O episódio se inicia referenciando o filme de Stanley Kubrick de 1960, quando vários personagens gritam a plenos pulmões: “Eu sou Spartacus!”. No final das contas, tal atitude se revelou uma boa forma de atrapalhar a movimentação do exército de Crassus, pelo menos momentaneamente.

Fica claro que a metade inicial de Victory serve como preparação para a batalha final que se aproxima, mas o fato é que ela possui cenas que puxam para o lado emocional de maneira convincente. Vemos que Gannicus finalmente encontrou o amor verdadeiro graças a Sibyl, além de Nasir e Agron confirmando o que sentem um pelo outro.

Antes da batalha presenciamos um encontro entre Spartacus e Crassus. Acho que todos esperavam por isso, mesmo que soasse difícil. Na conversa foi possível ver o respeito de Crassus pelo ex-escravo, bem o oposto dos outros antes dele, como Glaber e Batiatus.

Quando Spartacus fala que “Nós decidimos o nosso destino. Não os romanos. Não os deuses” sentimos que a hora chegou. Não imaginava que nos brindariam a melhor sequência de batalha já feita para um canal de televisão.

Por cerca de 30 minutos (que parecem 5) somos absorvidos pela violência da batalha, recheada de efeitos especiais competentes, sangue e de muita intensidade por parte dos atores.
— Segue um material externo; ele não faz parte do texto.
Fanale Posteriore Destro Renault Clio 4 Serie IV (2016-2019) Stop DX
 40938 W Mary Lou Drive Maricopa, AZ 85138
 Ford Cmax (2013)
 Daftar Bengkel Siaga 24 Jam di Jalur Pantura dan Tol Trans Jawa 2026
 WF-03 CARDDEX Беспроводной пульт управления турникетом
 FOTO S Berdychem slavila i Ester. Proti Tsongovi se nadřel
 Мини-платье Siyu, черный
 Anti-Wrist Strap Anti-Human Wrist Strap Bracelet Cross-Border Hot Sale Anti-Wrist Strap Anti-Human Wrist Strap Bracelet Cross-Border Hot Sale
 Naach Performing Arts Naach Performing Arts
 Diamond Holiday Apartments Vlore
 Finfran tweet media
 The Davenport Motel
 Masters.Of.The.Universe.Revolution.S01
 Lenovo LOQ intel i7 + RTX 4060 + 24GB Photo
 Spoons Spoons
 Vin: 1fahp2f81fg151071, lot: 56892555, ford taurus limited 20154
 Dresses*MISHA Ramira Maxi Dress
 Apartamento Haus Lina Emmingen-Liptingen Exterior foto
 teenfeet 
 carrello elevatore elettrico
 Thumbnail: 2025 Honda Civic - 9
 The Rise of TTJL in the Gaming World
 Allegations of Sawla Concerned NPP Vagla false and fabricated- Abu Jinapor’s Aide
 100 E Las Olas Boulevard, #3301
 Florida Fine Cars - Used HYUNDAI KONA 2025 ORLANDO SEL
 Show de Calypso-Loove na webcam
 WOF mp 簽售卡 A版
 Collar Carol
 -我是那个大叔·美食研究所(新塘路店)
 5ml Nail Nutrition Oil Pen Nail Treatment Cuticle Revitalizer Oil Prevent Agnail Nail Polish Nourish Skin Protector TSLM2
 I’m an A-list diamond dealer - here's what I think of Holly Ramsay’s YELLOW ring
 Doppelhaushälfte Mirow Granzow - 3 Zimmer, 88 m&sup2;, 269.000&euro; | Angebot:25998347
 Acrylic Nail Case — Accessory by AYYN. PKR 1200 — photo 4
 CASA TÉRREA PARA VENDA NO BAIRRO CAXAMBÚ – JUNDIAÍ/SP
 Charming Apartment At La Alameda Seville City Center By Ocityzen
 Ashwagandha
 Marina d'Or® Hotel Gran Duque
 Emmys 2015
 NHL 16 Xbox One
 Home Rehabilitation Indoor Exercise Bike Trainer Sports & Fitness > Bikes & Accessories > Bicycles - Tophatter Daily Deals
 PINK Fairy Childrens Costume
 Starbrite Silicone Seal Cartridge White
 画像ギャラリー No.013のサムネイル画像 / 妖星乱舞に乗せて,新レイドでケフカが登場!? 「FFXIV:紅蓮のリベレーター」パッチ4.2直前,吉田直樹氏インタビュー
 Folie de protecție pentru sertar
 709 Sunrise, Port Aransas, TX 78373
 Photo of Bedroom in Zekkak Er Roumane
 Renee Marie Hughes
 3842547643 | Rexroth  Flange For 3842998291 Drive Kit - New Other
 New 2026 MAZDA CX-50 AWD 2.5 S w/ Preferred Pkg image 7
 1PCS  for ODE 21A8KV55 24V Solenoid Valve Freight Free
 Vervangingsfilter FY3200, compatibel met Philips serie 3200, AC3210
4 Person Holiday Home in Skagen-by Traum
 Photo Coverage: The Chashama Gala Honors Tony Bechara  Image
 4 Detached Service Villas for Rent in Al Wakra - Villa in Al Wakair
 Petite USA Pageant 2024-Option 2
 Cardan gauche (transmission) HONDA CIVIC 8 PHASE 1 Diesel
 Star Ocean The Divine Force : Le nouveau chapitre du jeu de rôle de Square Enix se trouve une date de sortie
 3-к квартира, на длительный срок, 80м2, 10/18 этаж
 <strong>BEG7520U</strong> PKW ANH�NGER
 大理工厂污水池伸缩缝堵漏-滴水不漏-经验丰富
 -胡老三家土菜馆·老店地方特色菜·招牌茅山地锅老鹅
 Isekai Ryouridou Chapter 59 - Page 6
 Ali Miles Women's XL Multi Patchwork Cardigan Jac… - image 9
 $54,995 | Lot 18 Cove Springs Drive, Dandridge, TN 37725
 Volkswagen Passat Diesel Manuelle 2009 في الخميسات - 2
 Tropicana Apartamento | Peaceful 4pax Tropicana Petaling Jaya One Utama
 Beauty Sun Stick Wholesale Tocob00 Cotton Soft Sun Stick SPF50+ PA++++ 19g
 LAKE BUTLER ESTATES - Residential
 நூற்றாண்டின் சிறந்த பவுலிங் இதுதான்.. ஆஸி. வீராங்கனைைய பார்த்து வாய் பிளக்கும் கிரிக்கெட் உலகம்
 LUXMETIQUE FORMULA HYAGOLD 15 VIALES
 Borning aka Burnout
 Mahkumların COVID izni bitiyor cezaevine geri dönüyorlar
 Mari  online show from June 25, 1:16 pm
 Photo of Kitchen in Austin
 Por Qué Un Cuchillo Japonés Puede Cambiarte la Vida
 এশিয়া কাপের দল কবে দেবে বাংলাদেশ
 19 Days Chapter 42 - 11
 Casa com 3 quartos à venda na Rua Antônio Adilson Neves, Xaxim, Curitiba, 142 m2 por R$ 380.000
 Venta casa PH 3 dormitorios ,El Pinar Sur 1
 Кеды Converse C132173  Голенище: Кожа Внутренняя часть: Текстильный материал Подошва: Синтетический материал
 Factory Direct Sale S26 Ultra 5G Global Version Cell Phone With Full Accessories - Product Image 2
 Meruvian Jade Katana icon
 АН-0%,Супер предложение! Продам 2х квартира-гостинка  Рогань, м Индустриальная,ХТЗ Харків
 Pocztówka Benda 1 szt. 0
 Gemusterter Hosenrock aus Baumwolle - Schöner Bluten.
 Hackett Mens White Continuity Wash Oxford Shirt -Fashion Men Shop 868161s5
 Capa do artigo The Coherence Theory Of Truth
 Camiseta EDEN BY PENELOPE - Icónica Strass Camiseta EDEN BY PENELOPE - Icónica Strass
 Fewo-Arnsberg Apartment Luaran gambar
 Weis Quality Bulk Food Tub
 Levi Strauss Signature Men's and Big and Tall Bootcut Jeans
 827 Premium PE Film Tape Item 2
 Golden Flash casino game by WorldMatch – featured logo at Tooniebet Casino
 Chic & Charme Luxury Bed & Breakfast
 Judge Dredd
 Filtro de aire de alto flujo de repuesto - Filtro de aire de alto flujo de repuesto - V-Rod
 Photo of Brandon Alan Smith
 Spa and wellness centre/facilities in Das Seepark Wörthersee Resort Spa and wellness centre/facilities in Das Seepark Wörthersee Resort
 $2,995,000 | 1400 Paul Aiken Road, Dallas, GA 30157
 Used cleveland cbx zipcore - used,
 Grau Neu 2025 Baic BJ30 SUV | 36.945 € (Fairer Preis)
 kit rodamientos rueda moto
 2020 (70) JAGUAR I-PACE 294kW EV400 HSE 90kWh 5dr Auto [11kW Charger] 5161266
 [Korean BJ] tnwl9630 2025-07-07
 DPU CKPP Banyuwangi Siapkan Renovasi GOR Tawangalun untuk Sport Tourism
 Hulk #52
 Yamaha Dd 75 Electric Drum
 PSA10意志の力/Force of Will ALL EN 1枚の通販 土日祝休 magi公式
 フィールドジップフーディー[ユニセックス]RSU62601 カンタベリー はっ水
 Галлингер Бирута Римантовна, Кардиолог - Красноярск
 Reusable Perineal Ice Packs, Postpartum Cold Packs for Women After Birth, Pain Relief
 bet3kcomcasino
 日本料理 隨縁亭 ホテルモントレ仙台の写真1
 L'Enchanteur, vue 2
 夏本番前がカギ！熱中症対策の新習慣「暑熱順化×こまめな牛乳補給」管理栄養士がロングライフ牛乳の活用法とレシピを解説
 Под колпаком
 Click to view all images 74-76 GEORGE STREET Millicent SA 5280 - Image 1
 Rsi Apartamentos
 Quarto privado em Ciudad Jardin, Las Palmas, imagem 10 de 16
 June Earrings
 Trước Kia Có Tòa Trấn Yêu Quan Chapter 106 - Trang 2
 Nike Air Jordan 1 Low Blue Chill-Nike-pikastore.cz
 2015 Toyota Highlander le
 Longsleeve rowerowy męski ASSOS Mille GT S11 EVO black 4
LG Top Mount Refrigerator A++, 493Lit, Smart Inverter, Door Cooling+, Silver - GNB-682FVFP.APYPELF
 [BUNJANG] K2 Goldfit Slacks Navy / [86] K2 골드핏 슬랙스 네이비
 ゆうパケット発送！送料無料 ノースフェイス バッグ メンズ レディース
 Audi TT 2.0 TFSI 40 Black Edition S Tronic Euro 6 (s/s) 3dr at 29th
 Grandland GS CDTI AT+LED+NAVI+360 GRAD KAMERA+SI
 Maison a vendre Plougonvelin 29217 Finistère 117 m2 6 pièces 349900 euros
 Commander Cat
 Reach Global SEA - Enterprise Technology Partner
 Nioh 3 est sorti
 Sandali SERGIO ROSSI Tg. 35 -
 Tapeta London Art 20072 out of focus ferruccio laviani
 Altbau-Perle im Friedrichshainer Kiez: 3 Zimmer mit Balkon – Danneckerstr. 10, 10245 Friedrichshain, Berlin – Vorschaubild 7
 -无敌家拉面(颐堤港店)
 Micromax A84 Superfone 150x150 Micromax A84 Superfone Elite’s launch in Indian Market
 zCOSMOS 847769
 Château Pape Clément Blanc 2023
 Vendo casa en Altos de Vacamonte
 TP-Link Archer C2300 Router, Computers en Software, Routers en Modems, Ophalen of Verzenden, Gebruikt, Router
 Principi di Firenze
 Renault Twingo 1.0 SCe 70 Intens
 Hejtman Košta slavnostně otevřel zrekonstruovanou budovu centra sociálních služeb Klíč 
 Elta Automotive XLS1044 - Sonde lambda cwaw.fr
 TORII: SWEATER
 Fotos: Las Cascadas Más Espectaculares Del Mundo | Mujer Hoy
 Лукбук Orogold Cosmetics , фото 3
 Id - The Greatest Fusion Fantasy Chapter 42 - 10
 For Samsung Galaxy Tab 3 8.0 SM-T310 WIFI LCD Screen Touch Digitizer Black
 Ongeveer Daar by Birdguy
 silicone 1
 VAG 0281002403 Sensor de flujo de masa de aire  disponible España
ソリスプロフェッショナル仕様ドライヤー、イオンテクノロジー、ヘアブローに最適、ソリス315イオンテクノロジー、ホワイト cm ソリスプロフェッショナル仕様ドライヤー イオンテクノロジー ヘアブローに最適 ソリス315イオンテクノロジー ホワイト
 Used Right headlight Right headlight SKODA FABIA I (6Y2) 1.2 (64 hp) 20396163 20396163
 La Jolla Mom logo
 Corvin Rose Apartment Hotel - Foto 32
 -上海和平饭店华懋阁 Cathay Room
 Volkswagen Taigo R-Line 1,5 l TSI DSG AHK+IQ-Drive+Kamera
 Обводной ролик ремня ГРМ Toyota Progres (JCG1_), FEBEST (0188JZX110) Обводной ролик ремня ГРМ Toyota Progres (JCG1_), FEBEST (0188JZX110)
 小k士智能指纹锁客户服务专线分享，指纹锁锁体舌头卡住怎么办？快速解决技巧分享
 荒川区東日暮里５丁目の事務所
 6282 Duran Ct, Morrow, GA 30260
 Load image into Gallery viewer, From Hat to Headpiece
Minha frequência cardíaca certamente subiu em alguns momentos, tamanha a adrenalina. Tivemos os esperados duelos entre Caesar e Gannicus, mas principalmente entre Crassus e Spartacus. Foi de tirar o chapéu. A coreografia da luta não poderia empolgar mais, com direito a um verdadeiro banho de sangue, uma trilha sonora grandiosa e um resultado imprevisível.

Estamos diante de um desfecho épico para um dos grandes seriados já produzidos. Sem tomar liberdades para agradar o público menos exigente, os roteiristas não desafiaram a lógica e deram o fim esperado para os rebeldes. Ver Gannicus crucificado foi doloroso, mas ficou provado que ninguém era capaz de derrotá-lo em um combate individual. Naevia, Ludo e Saxa tiveram o glorioso fim que almejavam: no campo de batalha em um mar de sangue romano.

E chegamos a Spartacus… eu não estava a fim de vê-lo pregado em uma cruz, mas também não gostaria que dessem um chega pra lá na História e o deixassem vivo. Os roteiristas conseguiram fazer da morte dele algo triste, mas também transmitiram uma ideia de dever cumprido. É fato que ele fez Roma tremer. Esse grito da luta pela liberdade ecoa até hoje! Devemos elogiar a atuação de Liam Mcintyre aqui. Superou-se incrivelmente.

Para fechar com chave de ouro, uma emocionante homenagem a todos que fizeram parte deste ótimo seriado, inclusive com o mito Andy Whitfield desferindo a frase “Eu sou Spartacus!!!” e nos levando às lagrimas e aos aplausos.